La question du viol, et plus largement des violences et agressions sexuelles, est un sujet sociétal d’actualité en France et dans le monde occidental en général. C’est en effet un sujet de préoccupation majeure pour le vivre ensemble dans la sécurité physique et psychologique. Dans ce court article, je me pose la question de savoir quelle configuration de sens et quelles évolutions significatives de mise en scène discursive sont inscrites dans les titres de publications françaises en ligne centrés sur ce sujet et couvrant la décennie 2011-2020.
Sur le plan de la configuration de sens, l’analyse automatique du contenu du corpus significatif et pertinent de titres recueillis m’a permis de mettre en évidence neuf (9) références sémantiques importantes qui gravitent autour de la référence-cible « viol » (référence-cible qui englobe toutes les formes de violences et d’agressions sexuelles en général).
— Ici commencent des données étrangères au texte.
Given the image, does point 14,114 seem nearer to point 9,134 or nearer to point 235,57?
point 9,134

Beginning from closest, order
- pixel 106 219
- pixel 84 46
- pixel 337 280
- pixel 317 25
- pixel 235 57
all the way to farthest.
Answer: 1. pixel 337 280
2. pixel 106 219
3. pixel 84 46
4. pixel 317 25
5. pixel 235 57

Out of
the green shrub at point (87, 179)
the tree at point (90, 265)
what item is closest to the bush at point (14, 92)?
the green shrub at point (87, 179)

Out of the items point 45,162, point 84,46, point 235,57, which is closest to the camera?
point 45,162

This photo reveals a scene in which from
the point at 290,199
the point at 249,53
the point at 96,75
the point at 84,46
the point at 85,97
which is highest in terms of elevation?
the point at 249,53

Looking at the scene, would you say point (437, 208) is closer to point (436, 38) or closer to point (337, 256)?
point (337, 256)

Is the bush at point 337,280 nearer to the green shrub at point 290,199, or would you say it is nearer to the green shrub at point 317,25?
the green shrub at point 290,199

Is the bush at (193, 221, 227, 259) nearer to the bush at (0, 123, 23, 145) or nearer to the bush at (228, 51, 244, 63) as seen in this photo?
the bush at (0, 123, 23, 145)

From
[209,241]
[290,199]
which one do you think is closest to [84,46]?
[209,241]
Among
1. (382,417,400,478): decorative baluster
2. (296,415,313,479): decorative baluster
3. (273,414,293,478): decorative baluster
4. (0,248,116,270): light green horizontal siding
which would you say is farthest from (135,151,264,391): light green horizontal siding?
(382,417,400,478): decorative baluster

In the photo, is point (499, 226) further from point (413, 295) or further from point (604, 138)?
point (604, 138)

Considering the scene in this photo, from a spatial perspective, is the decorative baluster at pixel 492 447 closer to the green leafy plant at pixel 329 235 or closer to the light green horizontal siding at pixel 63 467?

Le graphe des relations ci-après, généré sous Gephi, nous en donne la configuration.

Au regard de ce graphe de relations sémantiques, j’attire l’attention sur trois points qui me paraissent hautement importants :
  Quand on parle de viols (de violences et d’agressions sexuelles en général) dans les titres de publications françaises en ligne, il s’agit le plus souvent de viols sur (et quelques fois entre) mineurs. Par le label « mineur », entendons les références « mineurs », « enfants », « adolescent-e-s », « jeunes filles », « jeunes garçons »). En France, la loi punit les « abus sexuels » suivants :
• La corruption de mineur, qui consiste pour un adulte à imposer (éventuellement via Internet) à un mineur, même de plus de 15 ans, des propos, des actes, des scènes ou des images susceptibles de le pousser à la dépravation sexuelle ;
• L’agression sexuelle, qui est un acte sexuel sans pénétration, commis par violence, contrainte, menace ou surprise ;
• Le viol, qui est un acte de pénétration sexuelle commis par violence, contrainte, menace ou surprise ;
• Le recours à un(e) prostitué(e).

  Ces viols (violences et agressions sexuelles en général) sont souvent des « viols en réunion », encore appelés « viols collectifs » ou « tournantes ». Rappelons ici qu’en droit français, le viol est réprimé par l’article 222-23 du code pénal comme « Tout acte de pénétration sexuelle, de quelque nature qu’il soit, commis sur la personne d’autrui ou sur la personne de l’auteur par violence, contrainte, menace ou surprise ». Par ailleurs, dans l’article 222-24 du code pénal, le « viol en réunion » est retenu par le droit français comme circonstance aggravante du viol « lorsqu’il est commis par plusieurs personnes agissant en qualité d’auteur ou de complice ». Le « viol en réunion » est puni en France d’une peine allant jusqu’à vingt ans de réclusion criminelle.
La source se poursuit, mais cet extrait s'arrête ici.